Birdman does some artistically pretentious things beyond the telekinesis gags. For instance, the director tries to create the illusion that the film is done all in one take. You can see the places where cuts happen, of course, because the actor passes through a door that is in darkness, giving a moment in which one take can be spliced in with another.
Still, the takes are still very long, as we follow actors down corridors and up and down stairs, flowing from one scene into the next. Often during these long walks, there is a time shift -- instead of a rehearsal, we walk onto a stage with a live preview audience, for instance -- and the logistics of some of these transitions are great fun to imagine.
The most astonishing thing is that this technique requires that actors learn their parts in a playlike rather than movielike way. With movies, you only have to know the lines for the scene you're shooting right now. And each scene is likely to be only a few lines long.
But with these long takes, the actor has to deliver a scene's worth of lines all in a row, with no chance to cut and redo, then walk a long way, followed by a shoulder-cam, and do yet another scene with other actors in another room. They have to know the script, scene after scene, and that brings a wonderful vividness to the performances.
Robert Altman's classic The Player (1992), based on scriptwriter Michael Tolkin's original novel, was the ultimate insider story about the movie industry, and despite its continuous-take first scene, it was and remained a movie, with movielike line deliveries. That was exactly right for The Player -- and Birdman's playlike scenes and lines are exactly right for Birdman.

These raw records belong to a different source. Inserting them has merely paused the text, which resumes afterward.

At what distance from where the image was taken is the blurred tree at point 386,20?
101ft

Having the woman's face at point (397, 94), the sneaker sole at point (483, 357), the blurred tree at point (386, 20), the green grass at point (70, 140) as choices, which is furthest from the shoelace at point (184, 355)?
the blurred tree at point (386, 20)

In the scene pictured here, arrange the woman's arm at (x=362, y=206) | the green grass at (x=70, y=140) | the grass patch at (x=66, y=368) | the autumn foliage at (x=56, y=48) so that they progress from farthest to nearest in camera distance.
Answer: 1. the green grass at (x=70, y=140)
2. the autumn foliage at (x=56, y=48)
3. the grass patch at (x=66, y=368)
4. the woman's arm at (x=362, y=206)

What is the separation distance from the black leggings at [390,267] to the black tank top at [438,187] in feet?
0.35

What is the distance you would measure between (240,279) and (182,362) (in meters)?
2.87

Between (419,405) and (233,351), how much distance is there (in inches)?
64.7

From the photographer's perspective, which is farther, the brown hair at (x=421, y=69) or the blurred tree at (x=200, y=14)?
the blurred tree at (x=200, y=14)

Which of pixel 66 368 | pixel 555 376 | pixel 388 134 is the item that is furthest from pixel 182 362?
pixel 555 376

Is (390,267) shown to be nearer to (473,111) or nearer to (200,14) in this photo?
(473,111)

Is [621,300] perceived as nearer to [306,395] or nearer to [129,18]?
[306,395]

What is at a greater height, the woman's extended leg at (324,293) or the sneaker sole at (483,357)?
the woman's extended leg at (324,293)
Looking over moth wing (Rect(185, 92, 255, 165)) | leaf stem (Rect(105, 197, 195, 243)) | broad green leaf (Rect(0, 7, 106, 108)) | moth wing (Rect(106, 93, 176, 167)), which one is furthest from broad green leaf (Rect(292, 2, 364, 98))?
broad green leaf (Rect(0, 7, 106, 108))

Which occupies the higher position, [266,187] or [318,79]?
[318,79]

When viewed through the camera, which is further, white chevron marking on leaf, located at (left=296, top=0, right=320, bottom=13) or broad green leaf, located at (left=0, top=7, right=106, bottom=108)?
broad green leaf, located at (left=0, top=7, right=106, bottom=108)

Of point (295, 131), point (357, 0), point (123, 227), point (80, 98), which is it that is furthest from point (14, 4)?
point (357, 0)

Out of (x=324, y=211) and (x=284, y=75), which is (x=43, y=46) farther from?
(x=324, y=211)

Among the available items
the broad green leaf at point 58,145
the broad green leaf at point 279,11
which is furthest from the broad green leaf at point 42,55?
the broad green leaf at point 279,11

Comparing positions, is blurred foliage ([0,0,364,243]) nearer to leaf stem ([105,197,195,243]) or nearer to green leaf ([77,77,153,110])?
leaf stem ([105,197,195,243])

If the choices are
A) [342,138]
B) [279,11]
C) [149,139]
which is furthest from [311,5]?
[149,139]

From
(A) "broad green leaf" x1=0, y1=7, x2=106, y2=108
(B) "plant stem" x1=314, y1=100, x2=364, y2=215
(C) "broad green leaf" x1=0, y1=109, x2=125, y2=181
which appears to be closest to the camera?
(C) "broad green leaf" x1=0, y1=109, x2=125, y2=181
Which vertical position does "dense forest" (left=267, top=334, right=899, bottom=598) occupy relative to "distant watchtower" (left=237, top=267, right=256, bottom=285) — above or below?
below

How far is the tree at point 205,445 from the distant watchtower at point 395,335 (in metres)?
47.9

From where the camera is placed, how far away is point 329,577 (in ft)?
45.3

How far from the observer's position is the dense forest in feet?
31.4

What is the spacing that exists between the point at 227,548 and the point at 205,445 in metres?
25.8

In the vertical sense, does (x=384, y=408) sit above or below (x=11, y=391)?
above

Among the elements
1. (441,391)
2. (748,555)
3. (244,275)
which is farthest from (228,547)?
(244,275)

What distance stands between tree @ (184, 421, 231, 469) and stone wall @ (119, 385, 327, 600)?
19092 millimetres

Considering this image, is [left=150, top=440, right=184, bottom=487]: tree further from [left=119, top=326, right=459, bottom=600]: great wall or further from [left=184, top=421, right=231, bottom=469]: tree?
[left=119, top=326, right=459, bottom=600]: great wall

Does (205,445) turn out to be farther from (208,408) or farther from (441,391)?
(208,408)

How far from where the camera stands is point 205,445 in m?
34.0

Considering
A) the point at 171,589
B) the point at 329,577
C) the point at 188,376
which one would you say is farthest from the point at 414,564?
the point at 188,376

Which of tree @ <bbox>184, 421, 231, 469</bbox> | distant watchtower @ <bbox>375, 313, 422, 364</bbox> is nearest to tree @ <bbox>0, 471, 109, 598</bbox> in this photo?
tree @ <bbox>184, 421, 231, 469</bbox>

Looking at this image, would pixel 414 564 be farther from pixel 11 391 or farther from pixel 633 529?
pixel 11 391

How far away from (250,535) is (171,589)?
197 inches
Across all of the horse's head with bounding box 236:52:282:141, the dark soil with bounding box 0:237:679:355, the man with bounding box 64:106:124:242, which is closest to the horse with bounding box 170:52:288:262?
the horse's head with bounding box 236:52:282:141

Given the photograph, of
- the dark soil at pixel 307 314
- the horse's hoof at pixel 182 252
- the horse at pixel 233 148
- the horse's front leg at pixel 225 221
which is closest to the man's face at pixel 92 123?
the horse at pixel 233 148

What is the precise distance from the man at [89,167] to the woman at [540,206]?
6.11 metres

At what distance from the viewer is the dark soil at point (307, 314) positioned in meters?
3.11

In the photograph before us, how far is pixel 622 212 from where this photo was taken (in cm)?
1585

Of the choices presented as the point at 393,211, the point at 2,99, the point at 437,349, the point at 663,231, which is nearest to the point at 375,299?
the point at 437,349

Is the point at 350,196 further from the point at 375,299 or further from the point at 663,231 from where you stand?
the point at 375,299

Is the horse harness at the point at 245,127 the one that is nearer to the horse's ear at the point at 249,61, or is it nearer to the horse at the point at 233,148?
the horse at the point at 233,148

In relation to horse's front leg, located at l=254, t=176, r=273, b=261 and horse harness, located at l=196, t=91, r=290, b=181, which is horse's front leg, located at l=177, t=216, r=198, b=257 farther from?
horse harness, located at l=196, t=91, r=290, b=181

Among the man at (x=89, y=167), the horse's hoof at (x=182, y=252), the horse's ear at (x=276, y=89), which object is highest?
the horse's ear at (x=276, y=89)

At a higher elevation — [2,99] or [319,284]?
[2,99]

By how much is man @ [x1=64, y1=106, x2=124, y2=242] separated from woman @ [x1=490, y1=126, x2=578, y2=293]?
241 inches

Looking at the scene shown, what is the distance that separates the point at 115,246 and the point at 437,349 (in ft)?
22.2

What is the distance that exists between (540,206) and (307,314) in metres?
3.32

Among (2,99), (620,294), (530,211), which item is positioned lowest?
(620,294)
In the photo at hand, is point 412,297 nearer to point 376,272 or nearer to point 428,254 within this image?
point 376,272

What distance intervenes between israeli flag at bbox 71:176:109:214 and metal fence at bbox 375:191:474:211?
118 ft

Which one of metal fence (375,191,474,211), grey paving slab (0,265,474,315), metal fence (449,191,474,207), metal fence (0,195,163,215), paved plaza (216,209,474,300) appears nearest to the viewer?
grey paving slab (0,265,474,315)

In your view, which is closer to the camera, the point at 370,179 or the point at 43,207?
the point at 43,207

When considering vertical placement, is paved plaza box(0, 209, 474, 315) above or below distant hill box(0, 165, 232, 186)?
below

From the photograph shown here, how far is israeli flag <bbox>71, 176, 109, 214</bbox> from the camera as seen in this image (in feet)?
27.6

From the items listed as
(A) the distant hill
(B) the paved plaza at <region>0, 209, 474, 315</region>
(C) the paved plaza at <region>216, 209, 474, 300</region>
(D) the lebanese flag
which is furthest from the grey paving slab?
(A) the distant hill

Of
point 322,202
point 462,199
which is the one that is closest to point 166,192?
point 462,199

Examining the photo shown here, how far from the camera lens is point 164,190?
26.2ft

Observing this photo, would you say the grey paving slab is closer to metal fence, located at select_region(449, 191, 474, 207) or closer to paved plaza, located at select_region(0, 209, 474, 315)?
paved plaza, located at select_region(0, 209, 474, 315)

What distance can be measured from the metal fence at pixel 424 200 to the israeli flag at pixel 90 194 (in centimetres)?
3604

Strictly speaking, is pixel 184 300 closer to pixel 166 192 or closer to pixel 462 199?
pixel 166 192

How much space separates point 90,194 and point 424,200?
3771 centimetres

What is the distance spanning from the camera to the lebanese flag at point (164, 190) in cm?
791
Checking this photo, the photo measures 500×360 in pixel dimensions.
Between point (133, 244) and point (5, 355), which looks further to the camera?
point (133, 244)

In fact, Birdman is almost as self-satirical and self-congratulatory for actors as The Player is for movie people in general, and for that reason it will probably get a whole raft of nominations -- and then lose the awards to other films.
But the ace up Birdman's sleeve is that this film feels quite autobiographical about Michael Keaton's career, even though it has nothing to do with his life. Remember that Keaton came out of nowhere with his hilarious supporting role in Night Shift, which he totally stole from Henry Winkler, and then became a comic star with Mr. Mom, Gung Ho, and Beetlejuice.
He showed he could be serious with Clean and Sober, but because of his comedy roots he was viciously attacked for being cast as the lead in Batman. Then he was triumphantly good in the role -- and remains the best of the Batman players, despite Christian Bale's excellent work in the recent reboot trilogy.
Yet after he walked away from Batman (and embarrassed himself as Dogberry in Kenneth Branagh's self-indulgent, clumsyMuch Ado About Nothing), Keaton seemed to sink into a deeper and deeper abyss. Jack Frost was like his tombstone.
When his high point in 2005 was acting in Lindsay Lohan's Herbie Fully Loaded, it seemed he was ready for guest appearances on fading sitcoms for the rest of his life.
Yet he remained the extraordinarily talented actor he has always been. He just didn't have a script.
Who knew that this excellent script -- perfect for him and every other actor in the movie -- would come from such non-household names as Nicolás Giacobone, Alexander Dinelaris, Armando Bo, and the director, Alejandro González Iñárritu?
Iñárritu is novice enough to think that the movie is about him -- that's what those all-in-one takes are really about, the director making sure he gets noticed -- yet he and the other writers created a true ensemble movie, and Iñárritu directed a film that ends up being incredibly generous to the actors.
Don't see Birdman because it's Oscar-bait, or because it's arty or intellectual -- though it is all those things. See it because it's a terrific, well-written story, acted out by some of the finest performers working in film today. See it because it isn't just about acting -- it's about how we allow our ambitions and our fears to keep us away from the only things in life that really matter.